Linear Regression: Formula Derivation

Originally Derived Formula

Suppose variable \(x\) and \(y\) follows a straight-line relationship, which can be described as:

\[y = \beta_0^* + \beta_1^* x + \epsilon\]

where zero-mean random variable \(\epsilon\) has a constant variance:

\[\begin{split}\mathrm{E} \left[ \epsilon \right] &= 0 \\ \mathrm{Var} \left[ \epsilon \right] &= \sigma_{\epsilon}^2\end{split}\]

We use the hypothesis model to get the prediction \(\hat{y}\):

\[\hat{y} = \beta_0 + \beta_1 x\]

We aim to find the slope (\(\beta_1\)) that minimizes the residual sum of squares (RSS):

\[\begin{split}\mathrm{RSS} &= \sum_{i=1}^n (y_i - \hat{y}_i)^2 \\ &= \sum_{i=1}^n (y_i - \beta_1 x_i - \beta_0)^2\end{split}\]

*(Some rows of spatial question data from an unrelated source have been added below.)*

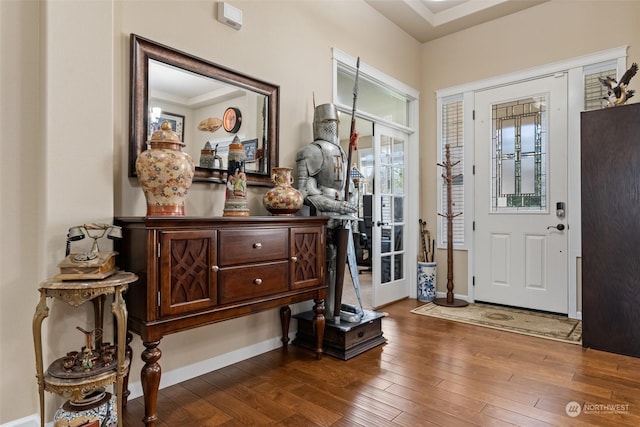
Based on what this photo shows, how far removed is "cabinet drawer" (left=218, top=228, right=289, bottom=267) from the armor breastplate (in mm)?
683

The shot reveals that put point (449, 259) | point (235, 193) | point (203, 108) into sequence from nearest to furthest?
1. point (235, 193)
2. point (203, 108)
3. point (449, 259)

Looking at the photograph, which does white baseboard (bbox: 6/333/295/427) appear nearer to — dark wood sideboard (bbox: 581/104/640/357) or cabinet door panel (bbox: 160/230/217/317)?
cabinet door panel (bbox: 160/230/217/317)

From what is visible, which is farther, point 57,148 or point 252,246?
point 252,246

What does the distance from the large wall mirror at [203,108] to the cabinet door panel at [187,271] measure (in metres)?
0.56

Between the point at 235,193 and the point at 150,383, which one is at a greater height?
the point at 235,193

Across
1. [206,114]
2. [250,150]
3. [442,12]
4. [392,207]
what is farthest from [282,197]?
[442,12]

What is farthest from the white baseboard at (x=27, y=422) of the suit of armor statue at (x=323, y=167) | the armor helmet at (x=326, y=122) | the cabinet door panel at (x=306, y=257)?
the armor helmet at (x=326, y=122)

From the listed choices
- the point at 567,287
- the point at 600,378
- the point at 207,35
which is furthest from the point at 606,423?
the point at 207,35

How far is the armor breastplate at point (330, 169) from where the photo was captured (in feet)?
9.09

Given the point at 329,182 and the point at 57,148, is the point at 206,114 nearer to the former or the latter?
the point at 57,148

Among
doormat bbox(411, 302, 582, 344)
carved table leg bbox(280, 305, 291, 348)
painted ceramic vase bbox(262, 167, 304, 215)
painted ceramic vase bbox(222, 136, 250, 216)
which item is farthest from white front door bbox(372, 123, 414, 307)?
painted ceramic vase bbox(222, 136, 250, 216)

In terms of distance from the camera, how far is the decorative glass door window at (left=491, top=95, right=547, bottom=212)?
378 cm

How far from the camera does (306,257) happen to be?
241 cm
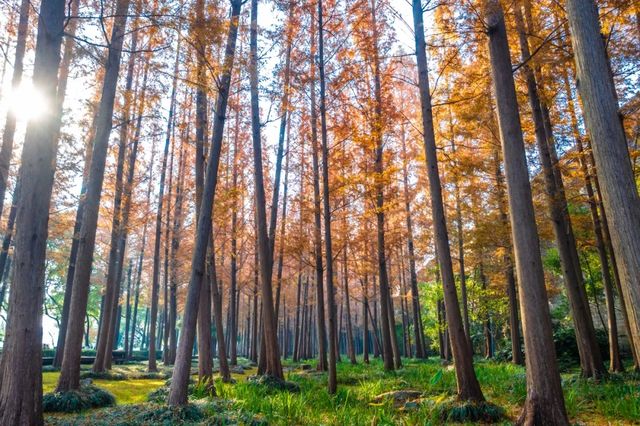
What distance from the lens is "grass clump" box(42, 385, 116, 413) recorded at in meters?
6.64

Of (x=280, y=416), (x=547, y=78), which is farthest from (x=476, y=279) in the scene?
(x=280, y=416)

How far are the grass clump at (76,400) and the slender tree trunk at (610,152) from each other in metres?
7.58

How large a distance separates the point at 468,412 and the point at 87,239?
23.7ft

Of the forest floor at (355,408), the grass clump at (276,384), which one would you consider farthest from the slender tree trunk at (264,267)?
the forest floor at (355,408)

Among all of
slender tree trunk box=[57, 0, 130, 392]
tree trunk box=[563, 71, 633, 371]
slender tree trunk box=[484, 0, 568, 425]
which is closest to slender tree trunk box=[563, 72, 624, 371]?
tree trunk box=[563, 71, 633, 371]

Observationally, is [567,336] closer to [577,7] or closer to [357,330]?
[577,7]

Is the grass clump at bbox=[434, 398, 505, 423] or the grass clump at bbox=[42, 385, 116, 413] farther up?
the grass clump at bbox=[42, 385, 116, 413]

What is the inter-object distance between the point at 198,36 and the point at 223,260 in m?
12.6

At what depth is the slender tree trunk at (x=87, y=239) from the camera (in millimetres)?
7254

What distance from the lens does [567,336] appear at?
1352 centimetres

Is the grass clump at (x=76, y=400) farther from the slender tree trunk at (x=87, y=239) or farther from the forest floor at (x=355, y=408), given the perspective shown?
the forest floor at (x=355, y=408)

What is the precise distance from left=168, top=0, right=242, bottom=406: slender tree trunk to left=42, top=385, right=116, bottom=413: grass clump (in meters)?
1.79

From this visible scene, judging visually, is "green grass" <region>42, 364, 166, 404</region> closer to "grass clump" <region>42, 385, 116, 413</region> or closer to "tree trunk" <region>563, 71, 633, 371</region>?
"grass clump" <region>42, 385, 116, 413</region>

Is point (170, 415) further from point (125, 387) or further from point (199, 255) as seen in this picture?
point (125, 387)
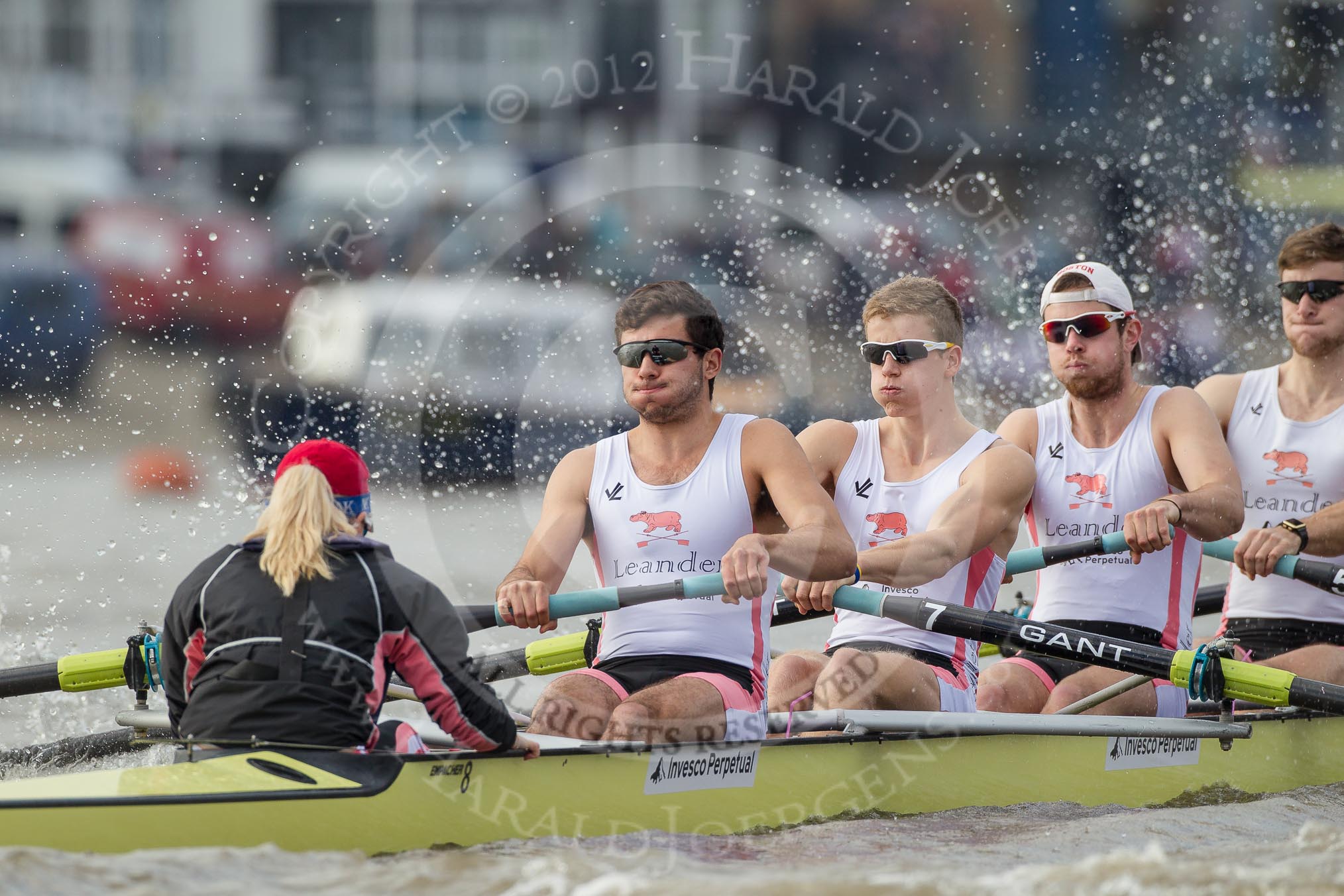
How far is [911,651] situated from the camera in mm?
4742

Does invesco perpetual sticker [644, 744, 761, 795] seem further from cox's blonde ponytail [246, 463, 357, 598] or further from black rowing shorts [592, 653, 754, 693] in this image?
cox's blonde ponytail [246, 463, 357, 598]

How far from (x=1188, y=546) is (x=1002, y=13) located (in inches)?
841

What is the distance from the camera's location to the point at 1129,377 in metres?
5.33

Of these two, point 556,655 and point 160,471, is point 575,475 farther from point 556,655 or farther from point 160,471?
point 160,471

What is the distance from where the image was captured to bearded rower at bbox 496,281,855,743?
4094 mm

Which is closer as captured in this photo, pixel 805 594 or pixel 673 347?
pixel 673 347

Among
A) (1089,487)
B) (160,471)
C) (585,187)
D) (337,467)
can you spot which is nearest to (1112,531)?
(1089,487)

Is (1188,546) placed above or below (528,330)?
below

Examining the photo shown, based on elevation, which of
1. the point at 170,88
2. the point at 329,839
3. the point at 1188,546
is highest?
the point at 170,88

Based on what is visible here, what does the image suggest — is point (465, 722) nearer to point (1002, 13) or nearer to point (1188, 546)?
point (1188, 546)

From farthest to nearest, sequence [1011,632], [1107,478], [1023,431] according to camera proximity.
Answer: [1023,431], [1107,478], [1011,632]

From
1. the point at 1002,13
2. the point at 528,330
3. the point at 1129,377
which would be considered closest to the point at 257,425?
the point at 528,330

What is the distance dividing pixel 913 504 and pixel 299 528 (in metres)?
2.18

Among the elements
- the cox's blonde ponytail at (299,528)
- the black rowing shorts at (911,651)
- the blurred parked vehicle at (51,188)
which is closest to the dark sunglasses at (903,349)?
the black rowing shorts at (911,651)
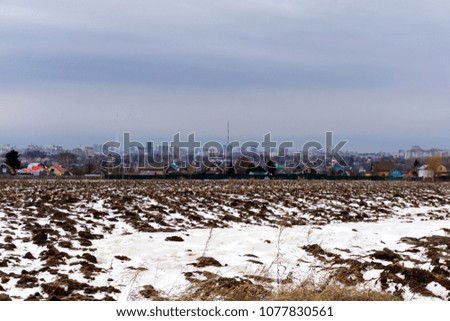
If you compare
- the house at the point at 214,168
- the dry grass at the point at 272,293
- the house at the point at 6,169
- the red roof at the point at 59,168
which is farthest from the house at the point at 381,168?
the dry grass at the point at 272,293

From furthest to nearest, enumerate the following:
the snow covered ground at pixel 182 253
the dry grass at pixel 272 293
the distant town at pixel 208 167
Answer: the distant town at pixel 208 167
the snow covered ground at pixel 182 253
the dry grass at pixel 272 293

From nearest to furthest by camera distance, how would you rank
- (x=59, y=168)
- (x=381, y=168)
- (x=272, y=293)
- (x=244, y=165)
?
(x=272, y=293) < (x=244, y=165) < (x=59, y=168) < (x=381, y=168)

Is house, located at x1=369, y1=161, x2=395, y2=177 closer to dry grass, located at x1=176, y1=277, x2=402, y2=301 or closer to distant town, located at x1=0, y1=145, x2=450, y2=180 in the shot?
distant town, located at x1=0, y1=145, x2=450, y2=180

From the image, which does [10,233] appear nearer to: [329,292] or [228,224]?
[228,224]

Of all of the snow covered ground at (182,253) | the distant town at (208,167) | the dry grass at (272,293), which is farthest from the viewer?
the distant town at (208,167)

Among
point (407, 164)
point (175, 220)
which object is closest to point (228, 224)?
point (175, 220)

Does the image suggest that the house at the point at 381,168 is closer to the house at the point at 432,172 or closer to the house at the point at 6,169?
the house at the point at 432,172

where \(\{ (x_i, y_i) \}_{i=1}^n\) is the dataset.

To find the minimum value of \(\mathrm{RSS}\), we take the derivative w.r.t \(\beta_0\) and \(\beta_1\) and set to \(0\):

\[\begin{split}\begin{cases} \frac{\partial}{\partial \beta_0} \mathrm{RSS} = \sum_{i=1}^n -2 (y_i - \beta_1 x_i - \beta_0) = 0 \\ \frac{\partial}{\partial \beta_1} \mathrm{RSS} = \sum_{i=1}^n 2 (y_i - \beta_1 x_i - \beta_0) (-x_i) = 0 \end{cases}\end{split}\]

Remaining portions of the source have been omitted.